Alors il rachète son engagement, en empruntant et en payant 2200 francs un remplaçant, au cas où son fils serait bon pour le service, et c’est effectivement le cas.
Le 18 février 1870, le jeune homme, que tout le monde appelle Pierre, tire le numéro 68. Malgré une vue faible, il est bon pour le service et enregistré sous le numéro matricule 549.
Le 29 juillet, alors que la guerre est déclarée, il est remplacé par Jean Georges Olland, laboureur âgé de vingt-huit ans. Le jeune homme est largement concerné par la guerre, il est né et vit à Seltz, dans le Bas-Rhin. Il est incorporé au 71e de ligne et part à la place de Pierre.
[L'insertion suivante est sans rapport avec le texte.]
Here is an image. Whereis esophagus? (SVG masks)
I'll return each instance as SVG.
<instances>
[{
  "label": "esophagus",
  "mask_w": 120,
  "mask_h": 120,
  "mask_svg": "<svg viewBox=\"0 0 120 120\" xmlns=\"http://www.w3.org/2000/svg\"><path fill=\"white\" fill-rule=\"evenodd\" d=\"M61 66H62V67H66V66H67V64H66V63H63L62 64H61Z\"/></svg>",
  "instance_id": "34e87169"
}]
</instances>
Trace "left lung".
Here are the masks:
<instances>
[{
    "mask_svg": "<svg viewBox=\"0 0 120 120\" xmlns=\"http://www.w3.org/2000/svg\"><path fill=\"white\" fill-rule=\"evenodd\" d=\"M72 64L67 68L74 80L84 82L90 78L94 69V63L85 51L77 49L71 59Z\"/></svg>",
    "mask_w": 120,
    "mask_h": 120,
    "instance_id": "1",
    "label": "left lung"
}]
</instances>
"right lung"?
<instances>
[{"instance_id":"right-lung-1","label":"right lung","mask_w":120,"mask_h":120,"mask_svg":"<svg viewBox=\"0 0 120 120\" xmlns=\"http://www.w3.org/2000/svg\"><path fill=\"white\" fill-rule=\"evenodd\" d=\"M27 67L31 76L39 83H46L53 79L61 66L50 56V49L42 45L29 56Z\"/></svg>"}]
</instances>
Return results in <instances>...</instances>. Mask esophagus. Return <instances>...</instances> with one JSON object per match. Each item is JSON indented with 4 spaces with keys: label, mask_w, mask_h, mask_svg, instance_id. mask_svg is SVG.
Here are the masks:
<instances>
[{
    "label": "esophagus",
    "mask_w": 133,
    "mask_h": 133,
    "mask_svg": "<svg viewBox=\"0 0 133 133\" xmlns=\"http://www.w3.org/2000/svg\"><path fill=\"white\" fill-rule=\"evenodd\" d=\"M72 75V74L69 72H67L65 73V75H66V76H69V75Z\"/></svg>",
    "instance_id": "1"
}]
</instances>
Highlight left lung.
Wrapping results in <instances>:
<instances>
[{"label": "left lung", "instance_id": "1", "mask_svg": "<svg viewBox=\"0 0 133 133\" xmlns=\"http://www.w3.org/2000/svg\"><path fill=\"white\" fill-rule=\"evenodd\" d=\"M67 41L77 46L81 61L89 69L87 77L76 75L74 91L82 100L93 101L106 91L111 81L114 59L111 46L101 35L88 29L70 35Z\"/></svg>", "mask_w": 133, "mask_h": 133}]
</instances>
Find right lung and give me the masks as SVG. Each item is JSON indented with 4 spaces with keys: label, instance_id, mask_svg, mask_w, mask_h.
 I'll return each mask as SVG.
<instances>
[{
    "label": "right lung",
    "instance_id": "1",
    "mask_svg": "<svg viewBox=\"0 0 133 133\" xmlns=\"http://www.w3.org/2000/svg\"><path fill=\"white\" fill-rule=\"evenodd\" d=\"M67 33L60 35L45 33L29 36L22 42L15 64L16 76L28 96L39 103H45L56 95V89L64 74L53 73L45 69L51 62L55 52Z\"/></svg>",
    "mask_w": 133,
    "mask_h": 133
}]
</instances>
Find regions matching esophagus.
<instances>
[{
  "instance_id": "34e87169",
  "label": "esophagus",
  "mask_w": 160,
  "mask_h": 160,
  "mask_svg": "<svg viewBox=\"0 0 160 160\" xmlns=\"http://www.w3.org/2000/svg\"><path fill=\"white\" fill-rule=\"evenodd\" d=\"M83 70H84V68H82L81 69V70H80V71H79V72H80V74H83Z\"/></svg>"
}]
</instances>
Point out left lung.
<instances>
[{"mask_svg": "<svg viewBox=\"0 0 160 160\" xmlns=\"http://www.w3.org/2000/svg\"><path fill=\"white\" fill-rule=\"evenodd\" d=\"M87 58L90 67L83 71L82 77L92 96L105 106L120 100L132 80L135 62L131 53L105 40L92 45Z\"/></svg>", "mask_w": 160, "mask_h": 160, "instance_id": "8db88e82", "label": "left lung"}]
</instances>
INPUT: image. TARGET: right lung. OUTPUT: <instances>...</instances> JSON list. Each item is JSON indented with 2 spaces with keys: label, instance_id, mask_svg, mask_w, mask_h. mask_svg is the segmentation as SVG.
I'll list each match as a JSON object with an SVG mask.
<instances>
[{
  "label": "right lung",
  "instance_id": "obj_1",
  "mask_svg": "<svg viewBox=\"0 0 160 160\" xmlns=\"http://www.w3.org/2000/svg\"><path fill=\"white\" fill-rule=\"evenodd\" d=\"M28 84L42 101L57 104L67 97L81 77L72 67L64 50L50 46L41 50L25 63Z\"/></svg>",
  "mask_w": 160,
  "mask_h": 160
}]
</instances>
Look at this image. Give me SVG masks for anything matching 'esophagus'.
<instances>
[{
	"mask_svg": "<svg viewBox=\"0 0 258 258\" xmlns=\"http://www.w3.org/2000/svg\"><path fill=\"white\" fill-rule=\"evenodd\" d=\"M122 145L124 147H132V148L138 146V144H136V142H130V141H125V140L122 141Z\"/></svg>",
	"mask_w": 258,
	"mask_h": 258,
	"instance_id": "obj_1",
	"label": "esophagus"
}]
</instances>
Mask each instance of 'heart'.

Mais Pierre n’est pas sauvé pour autant. Il est inscrit sur la liste des gardes mobiles, sous le numéro 1028. Le 17 août 1870, il est incorporé au deuxième bataillon, huitième compagnie des gardes mobiles du Loir-et-Cher, le 75e mobile. Le 24 août, il passe sergent-fourrier.
C’est visiblement un très bon sergent-fourrier, car le capitaine de Maricourt, dans ses mémoires, en parle avec affection.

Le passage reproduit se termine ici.